Although most of us try not to dwell on it, we each have our own final appointment in Samarra. While it would be easy to believe that the appointment has not been scheduled, it has, so we might as well prepare. Rather than think of our demise as an appointment with a menacing gatekeeper, however, maybe we should consider a different metaphor: Death as a traveling companion for the rest of our life, helping us to be aware of our mortality so that we can use that awareness to guide us on how to live.
For example, if we knew we had a terminal illness such as pancreatic cancer and were expected to live only a few months, we would try to make the most of our remaining time. We might connect with friends and loved ones, check items off of our bucket list, or reconcile past differences with others. This approach would be a significant change in attitude for most of us from the way we live now. We would focus on the present rather than on the past or future. Things that were sources of our discontent would no longer matter, nor would the possessions we have accumulated.

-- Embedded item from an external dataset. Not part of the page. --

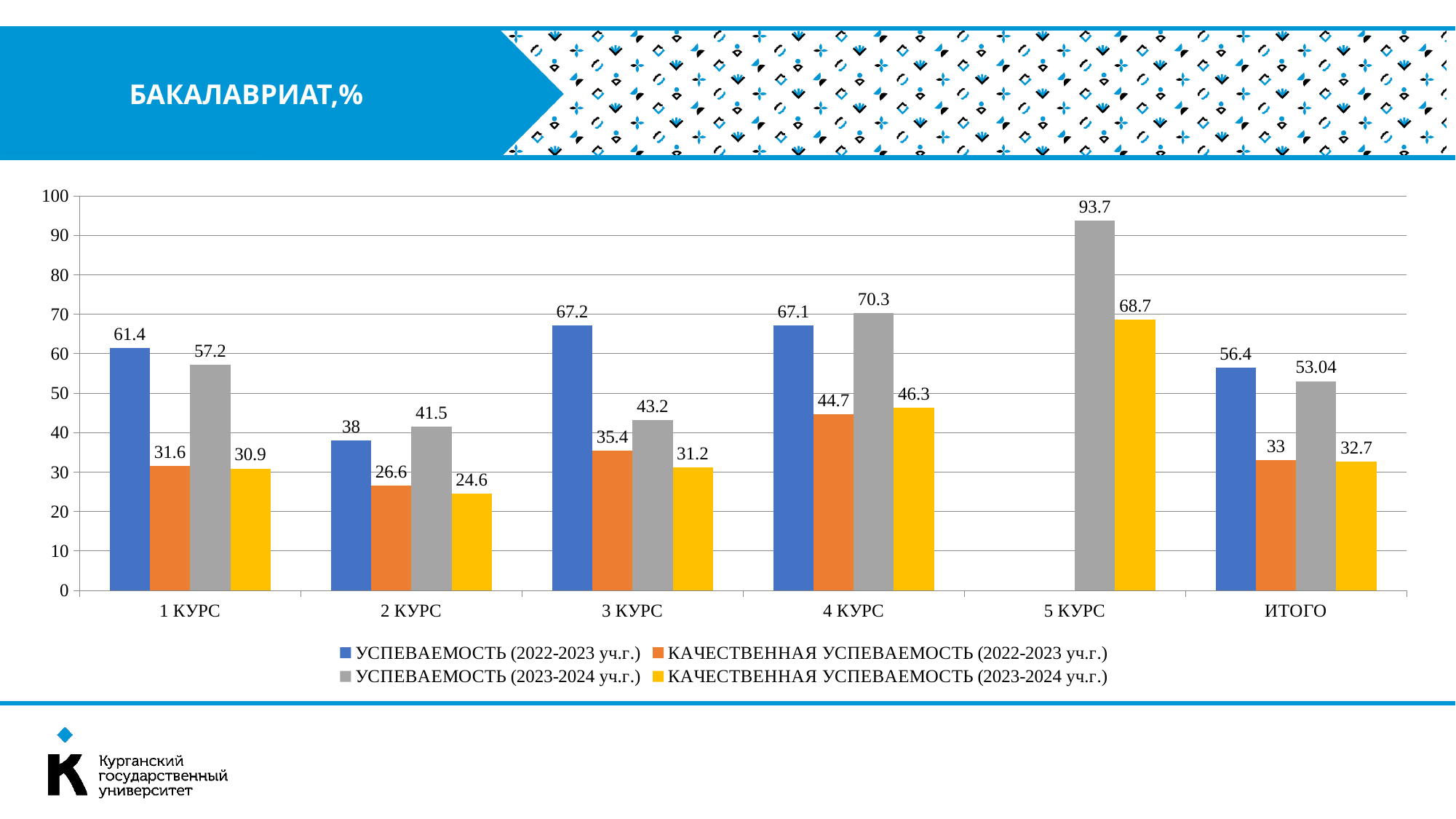
Which category has the highest value for УСПЕВАЕМОСТЬ (2023-2024 уч.г.)? 5 КУРС What is the title of the slide? БАКАЛАВРИАТ,% Which is larger for 1 КУРС: УСПЕВАЕМОСТЬ (2022-2023 уч.г.) or УСПЕВАЕМОСТЬ (2023-2024 уч.г.)? УСПЕВАЕМОСТЬ (2022-2023 уч.г.) What is the value of УСПЕВАЕМОСТЬ (2023-2024 уч.г.) for 5 КУРС? 93.7 What is the value of УСПЕВАЕМОСТЬ (2023-2024 уч.г.) for ИТОГО? 53.04 How many categories are shown on the x axis? 6 How many series does the legend list? 4 What is the value of КАЧЕСТВЕННАЯ УСПЕВАЕМОСТЬ (2022-2023 уч.г.) for 2 КУРС? 26.6 Which category has the lowest value for КАЧЕСТВЕННАЯ УСПЕВАЕМОСТЬ (2023-2024 уч.г.)? 2 КУРС What is the difference between УСПЕВАЕМОСТЬ (2023-2024 уч.г.) and УСПЕВАЕМОСТЬ (2022-2023 уч.г.) for 4 КУРС? 3.2 What kind of chart is shown on the slide? bar chart Is the value of КАЧЕСТВЕННАЯ УСПЕВАЕМОСТЬ (2023-2024 уч.г.) for 4 КУРС greater or less than 40? greater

Since we all suffer from some sort of terminal illness whether it be cancer, heart disease, or just the wear and tear of life, the issue then is one of time scale. If we would act in a certain way knowing we had only a few months to live, why not do the same if we assume we have years or decades remaining? After all, actuarial tables are based on statistics, so we could be an exception to them and die tomorrow. Whether a person has three months, three years, or thirty years remaining, what is most important is the present, not the unchangeable and unrecoverable past, nor an unknowable future which is largely beyond our control and not worthy of our limited time and attention.

Rather than worry about our appointment in Samarra or ignore or deny it, why not invite Death along for the ride as we wend our way toward that appointment whenever it occurs. With Death riding shotgun, reminding us of what is important, in effect watching out for us, we can more easily cast off irrelevancies, we can ignore the expectations of ourselves and of others that hold us to a narrow path and dampen our sense of possibility, we can shed the strictures of conformity, we can release suppressed passions intellectual and physical. We can turn our remaining life into a fine journey through countryside we had only imagined.

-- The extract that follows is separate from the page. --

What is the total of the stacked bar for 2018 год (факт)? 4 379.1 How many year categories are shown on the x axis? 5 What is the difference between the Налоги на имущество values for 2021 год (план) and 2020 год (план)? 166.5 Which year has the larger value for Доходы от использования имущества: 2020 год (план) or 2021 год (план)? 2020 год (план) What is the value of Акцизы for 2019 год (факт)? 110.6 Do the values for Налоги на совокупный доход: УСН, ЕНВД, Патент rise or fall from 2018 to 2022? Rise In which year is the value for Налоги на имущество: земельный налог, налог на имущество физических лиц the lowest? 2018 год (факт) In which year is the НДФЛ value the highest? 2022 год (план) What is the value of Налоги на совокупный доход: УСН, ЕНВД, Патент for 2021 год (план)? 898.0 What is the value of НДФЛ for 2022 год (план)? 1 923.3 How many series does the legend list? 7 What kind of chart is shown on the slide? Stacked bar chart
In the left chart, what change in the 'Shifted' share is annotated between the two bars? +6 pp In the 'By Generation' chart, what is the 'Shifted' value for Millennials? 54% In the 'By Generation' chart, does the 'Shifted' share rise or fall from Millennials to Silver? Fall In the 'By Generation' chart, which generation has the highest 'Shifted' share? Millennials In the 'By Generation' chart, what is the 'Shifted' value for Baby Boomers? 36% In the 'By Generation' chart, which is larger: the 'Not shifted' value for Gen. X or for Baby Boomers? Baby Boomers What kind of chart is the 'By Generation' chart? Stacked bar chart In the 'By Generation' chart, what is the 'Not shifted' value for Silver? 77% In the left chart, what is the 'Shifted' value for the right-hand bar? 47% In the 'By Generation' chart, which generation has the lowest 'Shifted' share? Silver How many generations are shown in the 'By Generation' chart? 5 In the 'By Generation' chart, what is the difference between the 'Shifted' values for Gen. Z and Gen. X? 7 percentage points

One of my favorite poems is “Ithaka” by Constantine Cavafy, which I have quoted elsewhere in turn-stone. By substituting “Samarra” for “Ithaka,” these lines from the poem seem an apt metaphor for our journey of life with Death riding shotgun.

As you set out for Samarra
hope your road is a long one,
full of adventure, full of discovery.

Keep Samarra always in your mind.
Arriving there is what you’re destined for.
But don’t hurry the journey at all.

Wise as you will have become, so full of experience,
you’ll have understood by then what these Samarras mean.

I’ll close with this haiku:

A knock on the door.
Death stands there grinning broadly.
“Let’s go. Time’s wasting.”

2 thoughts on “Death riding shotgun”

  1. Thoughtful piece. A new way to view death: as a companion rather than a terror. Optimistic about life and not cowering in fear

    Reply
    • Thanks for the comment.

      I write about death, but I am only theorizing, of course. Right now, death is an abstraction, although one that is becoming more apparent as I age. I hope that by being aware of my mortality, I can accept it and live out my life as fully as my health allows.